Today let's highlight a few of the upcoming attractions of this year's Crunchyroll Expo!
Hello everyone, and welcome back to Why It Works. In just a few short days, Crunchyroll will be commencing this year’s Crunchyroll Expo, featuring a variety of guests from across the industry and beyond. I’m normally too much of a homebody to be tempted by convention appearances, but given this can be “attended” from my bedroom in pajamas, I’m thinking about making an exception. And running down the list of guests so far, I’ve seen a number of names that give me reason to tune in and learn something new about the shows I love. With the convention on its way, today I’ll be highlighting just a few of those names, and explaining why I’m excited to see them!
First off, the initial wave of appearances included “the cast of Rent-a-Girlfriend,” but portraying this group of actresses as just one new show’s cast feels like a serious act of burying the lede. Chizuru is played by Sora Amamiya, whose appearances in anime stretch across a massive number of leading roles. Amamiya is also Konosuba’s Aqua, Tokyo Ghoul’s Touka, Akame ga Kill!’s Akame, and a massive array of other characters, with a career that’s demonstrated she’s capable of everything from shrill slapstick to somber drama. Amamiya is not just Rent-a-Girlfriend’s Chizuru, she’s one of the biggest breakout stars of the last decade.

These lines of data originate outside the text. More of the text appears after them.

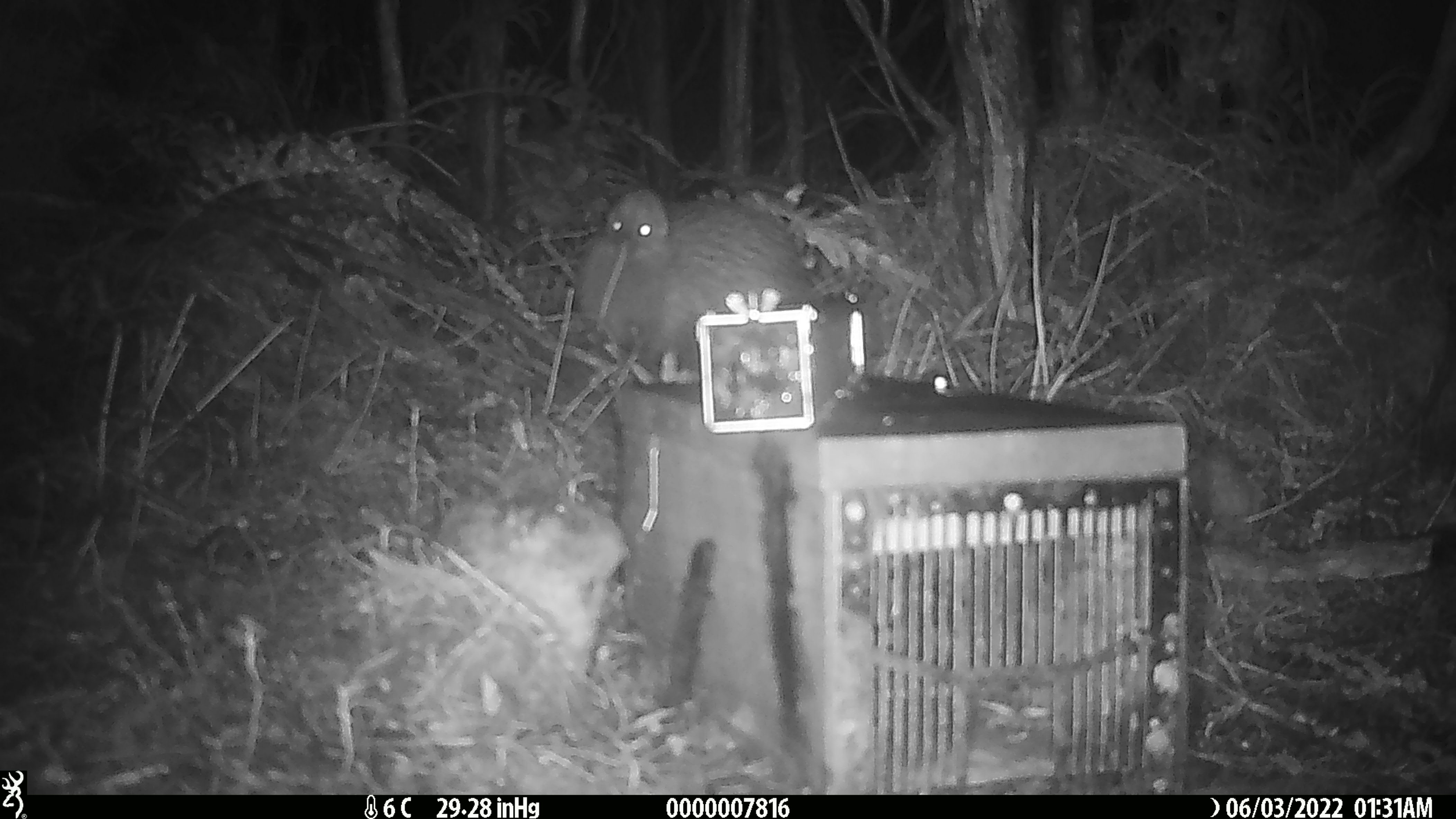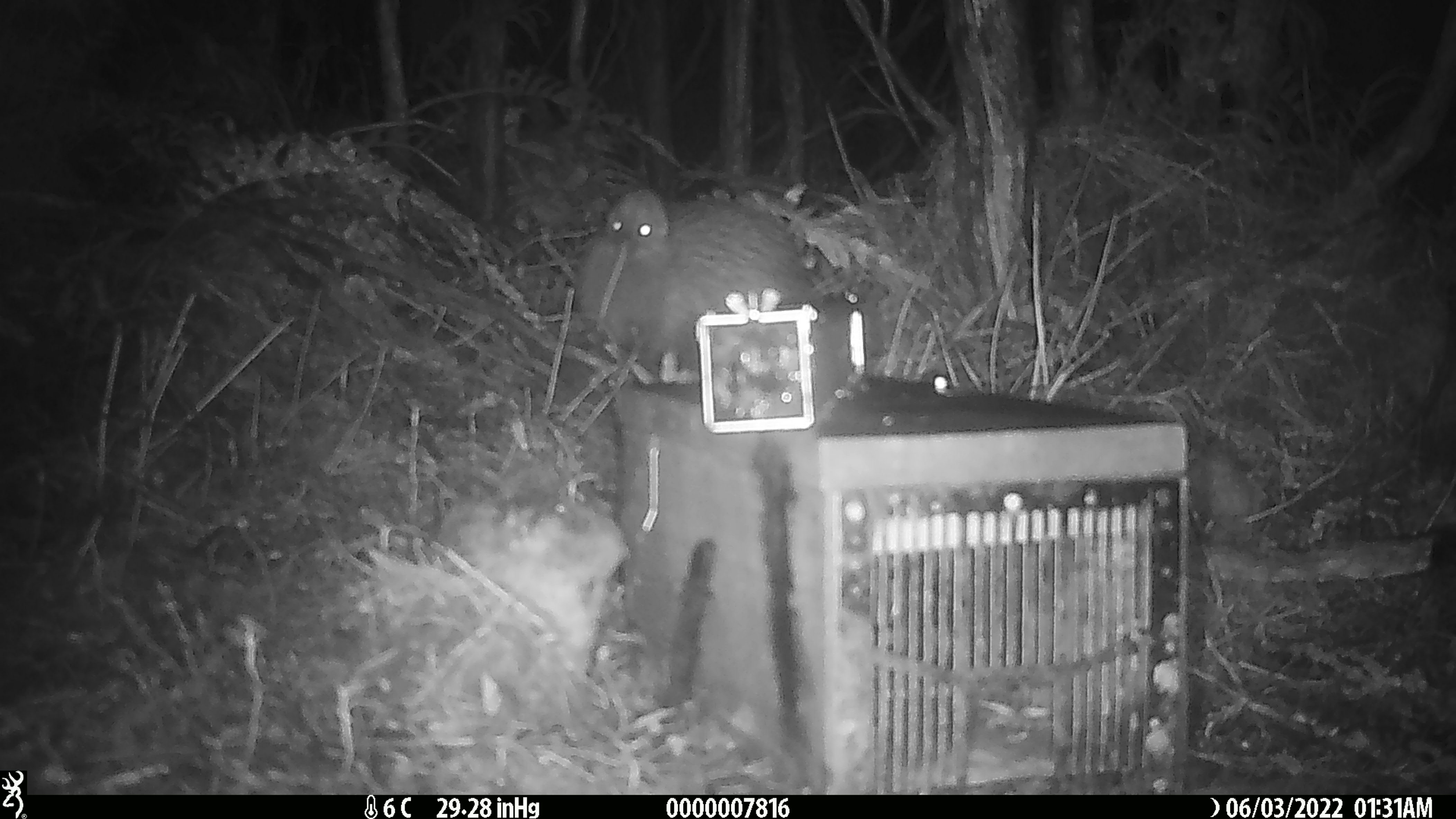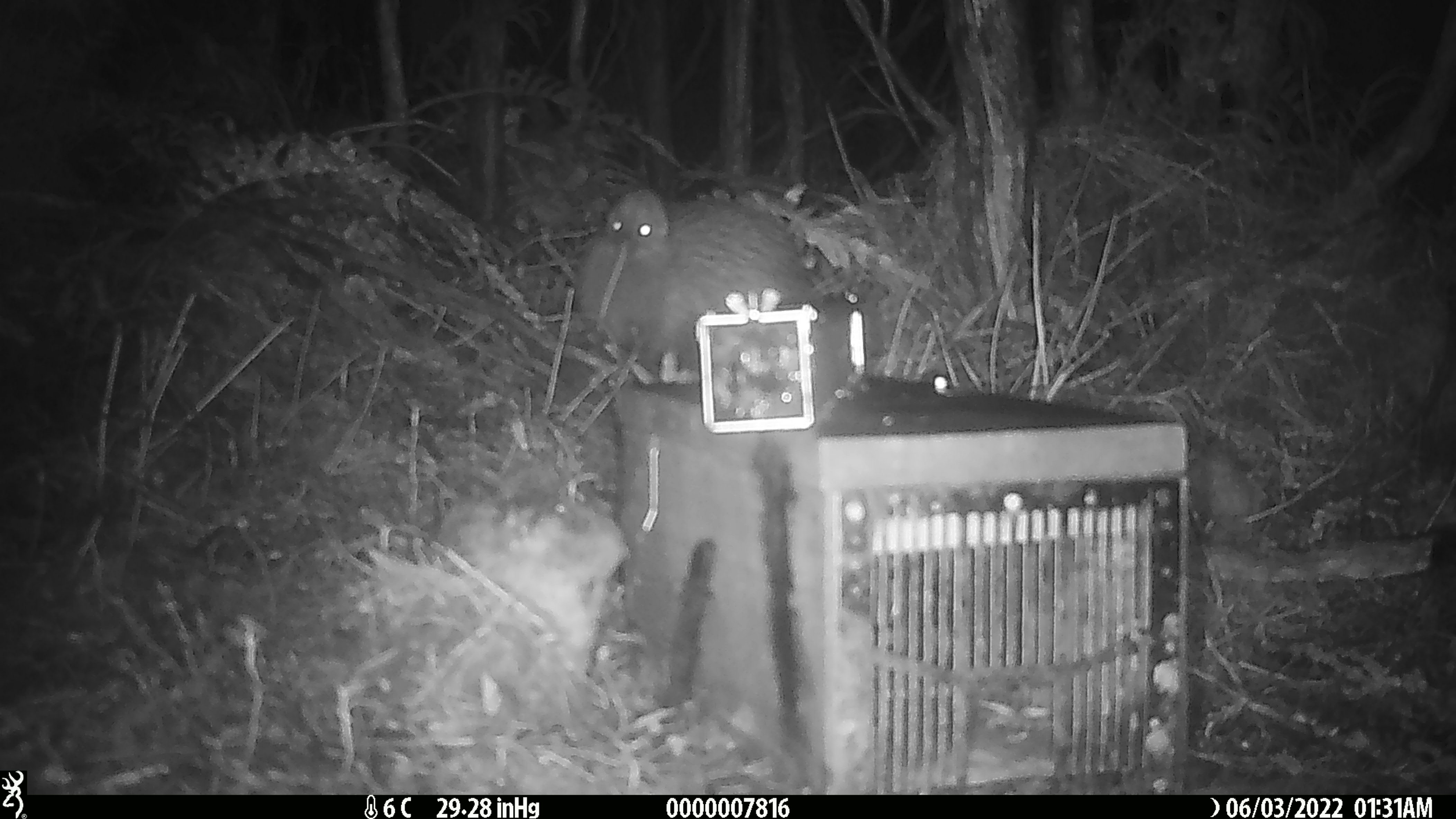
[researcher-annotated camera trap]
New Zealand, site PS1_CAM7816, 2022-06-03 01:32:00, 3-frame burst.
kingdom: Animalia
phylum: Chordata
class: Aves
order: Apterygiformes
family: Apterygidae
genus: Apteryx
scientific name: Apteryx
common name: kiwi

If anything, Rent-a-Girlfriend’s other leads have equally illustrious resumes. In addition to acting alongside Amamiya as Konosuba’s Megumin, Rie Takahashi also plays Re:Zero’s Emilia, as well as the voice of FGO’s Mash Kyrielight. And Aoi Yuuki is one of the most accomplished and prolific voice actresses in anime today — since electrifying audiences with her performance as Madoka Kaname, she’s taken on roles like Hibiki from Symphogear, My Hero Academia’s Tsuyu Asui, Tanya from Saga of Tanya the Evil … heck, she’s even one of the current Pretty Cures! Even if you’re not watching Rent-a-Girlfriend, the show’s main cast is so prominent within modern anime that you’ve undoubtedly enjoyed one of their performances.
Along with Rent-a-Girlfriend’s leads, there’ll also be appearances by a serious portion of the Straw Hats crew — the voice actors for Luffy, Zoro, Sanji, and Chopper will all be attending. It seems strange to even have to attest that the voice actors behind one of the most beloved ongoing anime are all legends, but yes, consider that confirmed. Luffy’s Mayumi Tanaka has also played roles as indispensable as Krillin and YuYu Hakusho’s Koenma, while Zoro’s Kazuya Nakai has one of the most recognizable snarls in anime, having played characters ranging from Blood Blockade Battlefront’s Zapp to Samurai Champloo’s Mugen. If you have any interest in anime voice acting, this convention’s got a packed lineup.
But perhaps voice acting doesn't strike your fancy. In that case, you might be interested to know that Junji Ito, renowned crafter of horror manga, will also be attending. Junji Ito’s most famous story abroad is likely The Enigma of Amigara Fault, a story that clearly demonstrates the combination of body horror and cosmic uncertainty that make Ito’s works so arresting. But Ito has written and illustrated many phenomenal works over the years, from extended stories of terror like Gyo or Uzumaki, to his many horror shorts, and even a book about his cats. His growing international fame has resulted in a number of convention appearances, and he always has interesting things to say.
Finally, while the expo is also hosting a vast number of panels and exhibits related to Crunchyroll’s growing slate of original productions, I’m personally most excited about the appearance of Sofia Alexander. We’re already stepping into an exciting new era of cross-national collaborations and anime-inspired global works, and as the creator and executive producer of the upcoming Onyx Equinox, Alexander stands at the forefront of this process. Onyx Equinox itself looks extremely promising, offering a unique blend of both aesthetic and cultural influences in a classic action-adventure shell — but along with the show itself, I’d love to see Alexander expand on the finer points of developing projects in this exciting new era.
There’s plenty else to check out this year (I’m particularly interested in the tour of MAPPA studios), but at this point, you should probably just check out the schedule and see for yourself. Personally, I’m always interested in learning more about the messy mechanics of artistic production; rather than “dispelling the magic,” I feel like learning about production actually enhances my appreciation for just how complex and difficult creating art truly is. Conventions offer us a rare opportunity to pull back that veil, so I hope you all make the most of this year’s Crunchyroll Expo!